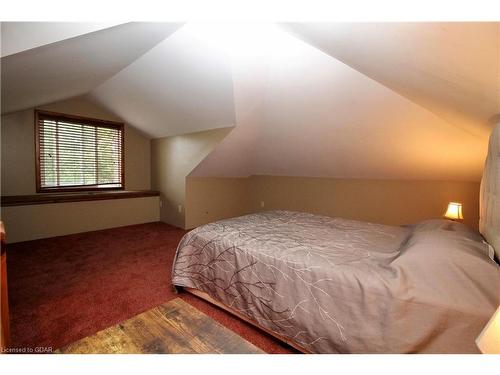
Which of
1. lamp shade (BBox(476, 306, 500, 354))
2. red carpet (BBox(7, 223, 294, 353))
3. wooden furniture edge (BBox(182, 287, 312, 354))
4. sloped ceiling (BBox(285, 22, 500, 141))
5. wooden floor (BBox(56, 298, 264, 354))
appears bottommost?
red carpet (BBox(7, 223, 294, 353))

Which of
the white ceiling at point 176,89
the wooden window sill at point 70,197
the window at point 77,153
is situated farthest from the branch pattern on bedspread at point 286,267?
the window at point 77,153

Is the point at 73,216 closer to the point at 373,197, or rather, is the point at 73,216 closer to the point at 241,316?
the point at 241,316

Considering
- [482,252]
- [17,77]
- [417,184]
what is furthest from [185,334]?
[417,184]

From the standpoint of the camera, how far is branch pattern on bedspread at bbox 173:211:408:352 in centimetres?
122

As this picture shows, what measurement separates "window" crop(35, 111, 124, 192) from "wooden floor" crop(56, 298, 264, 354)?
3.88 metres

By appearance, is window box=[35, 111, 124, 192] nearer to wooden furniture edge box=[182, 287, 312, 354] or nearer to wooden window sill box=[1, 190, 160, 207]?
wooden window sill box=[1, 190, 160, 207]

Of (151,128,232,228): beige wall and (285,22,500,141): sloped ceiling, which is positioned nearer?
(285,22,500,141): sloped ceiling

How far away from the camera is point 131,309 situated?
69.4 inches

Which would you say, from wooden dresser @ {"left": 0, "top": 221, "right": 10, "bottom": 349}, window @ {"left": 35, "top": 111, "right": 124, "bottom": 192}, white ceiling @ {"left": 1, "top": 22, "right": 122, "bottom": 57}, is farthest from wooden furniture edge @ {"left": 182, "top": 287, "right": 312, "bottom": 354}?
window @ {"left": 35, "top": 111, "right": 124, "bottom": 192}

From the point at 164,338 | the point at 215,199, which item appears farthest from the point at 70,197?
the point at 164,338

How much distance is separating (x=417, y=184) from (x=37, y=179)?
565cm

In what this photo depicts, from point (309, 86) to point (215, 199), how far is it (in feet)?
9.37

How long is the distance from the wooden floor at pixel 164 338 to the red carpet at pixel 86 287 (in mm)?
695

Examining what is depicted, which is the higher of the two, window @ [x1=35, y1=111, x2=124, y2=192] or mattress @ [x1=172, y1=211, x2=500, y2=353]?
window @ [x1=35, y1=111, x2=124, y2=192]
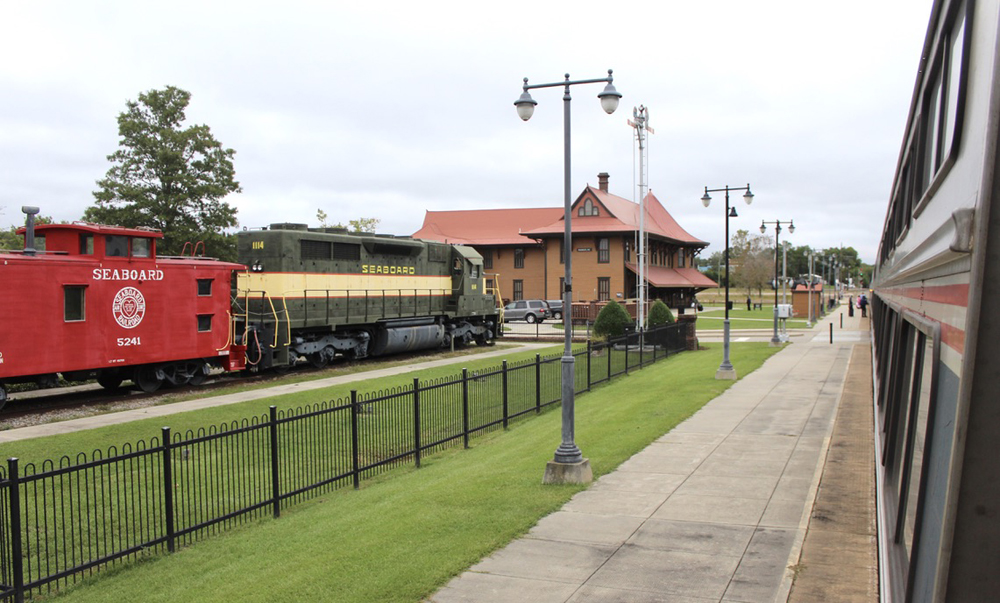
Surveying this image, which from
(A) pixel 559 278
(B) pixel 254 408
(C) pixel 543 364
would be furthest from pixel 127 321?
(A) pixel 559 278

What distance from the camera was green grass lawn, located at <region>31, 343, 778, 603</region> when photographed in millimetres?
6500

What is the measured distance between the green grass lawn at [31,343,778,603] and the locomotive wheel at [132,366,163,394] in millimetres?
6190

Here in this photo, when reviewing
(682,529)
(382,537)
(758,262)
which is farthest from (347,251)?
(758,262)

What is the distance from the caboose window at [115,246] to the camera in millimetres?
17734

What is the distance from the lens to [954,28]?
117 inches

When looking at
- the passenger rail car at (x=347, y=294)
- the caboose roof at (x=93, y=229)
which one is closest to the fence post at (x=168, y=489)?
the caboose roof at (x=93, y=229)

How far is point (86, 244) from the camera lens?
56.9 ft

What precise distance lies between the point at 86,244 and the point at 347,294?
10143 millimetres

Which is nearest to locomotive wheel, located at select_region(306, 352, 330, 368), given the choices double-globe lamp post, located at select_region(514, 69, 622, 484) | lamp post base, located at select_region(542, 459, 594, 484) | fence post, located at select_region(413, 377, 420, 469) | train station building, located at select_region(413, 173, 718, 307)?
fence post, located at select_region(413, 377, 420, 469)

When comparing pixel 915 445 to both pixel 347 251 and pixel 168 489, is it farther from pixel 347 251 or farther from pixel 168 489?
pixel 347 251

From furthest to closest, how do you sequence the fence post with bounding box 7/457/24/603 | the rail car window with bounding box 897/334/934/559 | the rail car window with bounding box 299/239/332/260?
the rail car window with bounding box 299/239/332/260, the fence post with bounding box 7/457/24/603, the rail car window with bounding box 897/334/934/559

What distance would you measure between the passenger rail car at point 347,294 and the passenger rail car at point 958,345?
70.0 ft

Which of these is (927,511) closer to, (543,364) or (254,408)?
(543,364)

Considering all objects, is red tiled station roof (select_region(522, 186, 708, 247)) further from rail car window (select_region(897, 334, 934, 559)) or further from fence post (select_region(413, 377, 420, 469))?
rail car window (select_region(897, 334, 934, 559))
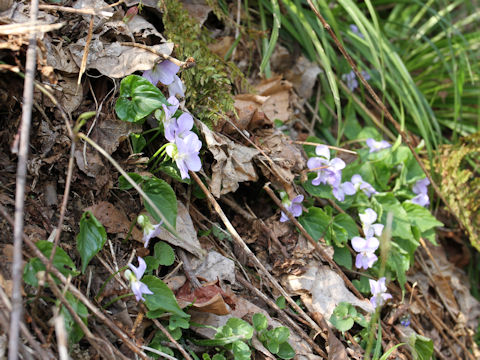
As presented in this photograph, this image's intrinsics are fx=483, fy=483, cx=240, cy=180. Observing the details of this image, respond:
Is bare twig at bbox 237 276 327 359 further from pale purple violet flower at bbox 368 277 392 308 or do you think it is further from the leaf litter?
pale purple violet flower at bbox 368 277 392 308

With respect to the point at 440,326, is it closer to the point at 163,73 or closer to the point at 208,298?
the point at 208,298

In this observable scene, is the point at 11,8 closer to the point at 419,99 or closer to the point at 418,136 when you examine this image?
the point at 419,99

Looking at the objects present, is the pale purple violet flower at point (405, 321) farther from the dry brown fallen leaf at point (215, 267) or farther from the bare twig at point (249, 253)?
the dry brown fallen leaf at point (215, 267)

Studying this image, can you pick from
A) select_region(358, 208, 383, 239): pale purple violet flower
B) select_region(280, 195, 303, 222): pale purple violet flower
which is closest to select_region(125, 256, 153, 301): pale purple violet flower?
select_region(280, 195, 303, 222): pale purple violet flower

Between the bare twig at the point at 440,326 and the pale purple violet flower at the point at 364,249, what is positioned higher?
the pale purple violet flower at the point at 364,249

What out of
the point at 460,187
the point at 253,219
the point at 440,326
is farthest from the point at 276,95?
the point at 440,326

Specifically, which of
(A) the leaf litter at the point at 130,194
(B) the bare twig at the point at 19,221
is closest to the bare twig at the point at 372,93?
(A) the leaf litter at the point at 130,194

**TASK REQUIREMENTS**
Copy all of the data above word for word, but leave out the pictures.

**ANSWER IN FULL**
Which of
1. lamp shade (BBox(476, 306, 500, 354))
2. red carpet (BBox(7, 223, 294, 353))
3. wooden furniture edge (BBox(182, 287, 312, 354))
4. sloped ceiling (BBox(285, 22, 500, 141))
5. wooden floor (BBox(56, 298, 264, 354))
appears bottommost?
red carpet (BBox(7, 223, 294, 353))

Which of
the white ceiling at point 176,89
the wooden window sill at point 70,197
the window at point 77,153
is situated farthest from the branch pattern on bedspread at point 286,267?
the window at point 77,153

Is the point at 73,216 closer to the point at 373,197, or rather, is the point at 73,216 closer to the point at 241,316?
the point at 241,316

Considering
- [482,252]
- [17,77]
- [417,184]
what is furthest from [185,334]?
[417,184]

From the standpoint of the camera, how far is branch pattern on bedspread at bbox 173:211:408:352 in centimetres?
122

As this picture shows, what measurement separates "window" crop(35, 111, 124, 192) from "wooden floor" crop(56, 298, 264, 354)?
3.88 metres

By appearance, is window box=[35, 111, 124, 192] nearer to wooden furniture edge box=[182, 287, 312, 354] or nearer to wooden window sill box=[1, 190, 160, 207]?
wooden window sill box=[1, 190, 160, 207]

Of (151,128,232,228): beige wall and (285,22,500,141): sloped ceiling, which is positioned nearer?
(285,22,500,141): sloped ceiling

How far away from the camera is point 131,309 situated?
69.4 inches

Which would you say, from wooden dresser @ {"left": 0, "top": 221, "right": 10, "bottom": 349}, window @ {"left": 35, "top": 111, "right": 124, "bottom": 192}, white ceiling @ {"left": 1, "top": 22, "right": 122, "bottom": 57}, is farthest from wooden furniture edge @ {"left": 182, "top": 287, "right": 312, "bottom": 354}?
window @ {"left": 35, "top": 111, "right": 124, "bottom": 192}

From the point at 164,338 | the point at 215,199, which item appears farthest from the point at 70,197?
the point at 164,338

How much distance is separating (x=417, y=184) from (x=37, y=179)?
565cm

In what this photo depicts, from point (309, 86) to point (215, 199), how far is it (in feet)?
9.37

How long is the distance from the wooden floor at pixel 164 338 to the red carpet at pixel 86 287 (in mm)?
695

Examining what is depicted, which is the higher of the two, window @ [x1=35, y1=111, x2=124, y2=192] or mattress @ [x1=172, y1=211, x2=500, y2=353]?
window @ [x1=35, y1=111, x2=124, y2=192]
Surveying this image, which from
(A) pixel 559 278
(B) pixel 254 408
(C) pixel 543 364
would be furthest from pixel 127 321?
(A) pixel 559 278

What distance from the camera was green grass lawn, located at <region>31, 343, 778, 603</region> when photographed in millimetres?
6500

What is the measured distance between the green grass lawn at [31,343,778,603] and the locomotive wheel at [132,366,163,394] in millimetres?
6190

Here in this photo, when reviewing
(682,529)
(382,537)
(758,262)
which is farthest from (347,251)?
(758,262)

What is the distance from the caboose window at [115,246] to the camera in millimetres?
17734

What is the distance from the lens to [954,28]?
117 inches

When looking at
- the passenger rail car at (x=347, y=294)
- the caboose roof at (x=93, y=229)
which one is closest to the fence post at (x=168, y=489)?
the caboose roof at (x=93, y=229)

How far is point (86, 244) from the camera lens?
56.9 ft

What precise distance lies between the point at 86,244 and the point at 347,294?
10143 millimetres

Which is nearest to locomotive wheel, located at select_region(306, 352, 330, 368), given the choices double-globe lamp post, located at select_region(514, 69, 622, 484) | lamp post base, located at select_region(542, 459, 594, 484) | fence post, located at select_region(413, 377, 420, 469) | train station building, located at select_region(413, 173, 718, 307)?
fence post, located at select_region(413, 377, 420, 469)

When comparing pixel 915 445 to both pixel 347 251 and pixel 168 489, is it farther from pixel 347 251 or farther from pixel 168 489?
pixel 347 251

From furthest to closest, how do you sequence the fence post with bounding box 7/457/24/603 | the rail car window with bounding box 897/334/934/559 | the rail car window with bounding box 299/239/332/260?
the rail car window with bounding box 299/239/332/260, the fence post with bounding box 7/457/24/603, the rail car window with bounding box 897/334/934/559

What distance would you measure between the passenger rail car at point 347,294 and the passenger rail car at point 958,345?
70.0 ft

Which of these is (927,511) closer to, (543,364) or (254,408)?
(543,364)

Considering all objects, is red tiled station roof (select_region(522, 186, 708, 247)) further from rail car window (select_region(897, 334, 934, 559)) or further from fence post (select_region(413, 377, 420, 469))?
rail car window (select_region(897, 334, 934, 559))
As presented in this photograph, this image's intrinsics are fx=483, fy=483, cx=240, cy=180. Observing the details of this image, respond:
Is bare twig at bbox 237 276 327 359 further from pale purple violet flower at bbox 368 277 392 308 or do you think it is further from the leaf litter?
pale purple violet flower at bbox 368 277 392 308

With respect to the point at 440,326, is it closer to the point at 163,73 or closer to the point at 208,298?
the point at 208,298

In this observable scene, is the point at 11,8 closer to the point at 419,99 or closer to the point at 418,136 when you examine this image?
the point at 419,99

Looking at the objects present, is the pale purple violet flower at point (405, 321) farther from the dry brown fallen leaf at point (215, 267) or farther from the bare twig at point (249, 253)?
the dry brown fallen leaf at point (215, 267)

Studying this image, can you pick from
A) select_region(358, 208, 383, 239): pale purple violet flower
B) select_region(280, 195, 303, 222): pale purple violet flower
which is closest to select_region(125, 256, 153, 301): pale purple violet flower?
select_region(280, 195, 303, 222): pale purple violet flower

Between the bare twig at the point at 440,326 and the pale purple violet flower at the point at 364,249, what is positioned higher?
the pale purple violet flower at the point at 364,249

What out of
the point at 460,187
the point at 253,219
the point at 440,326
is farthest from the point at 276,95?
the point at 440,326

Specifically, which of
(A) the leaf litter at the point at 130,194
(B) the bare twig at the point at 19,221
is closest to the bare twig at the point at 372,93?
(A) the leaf litter at the point at 130,194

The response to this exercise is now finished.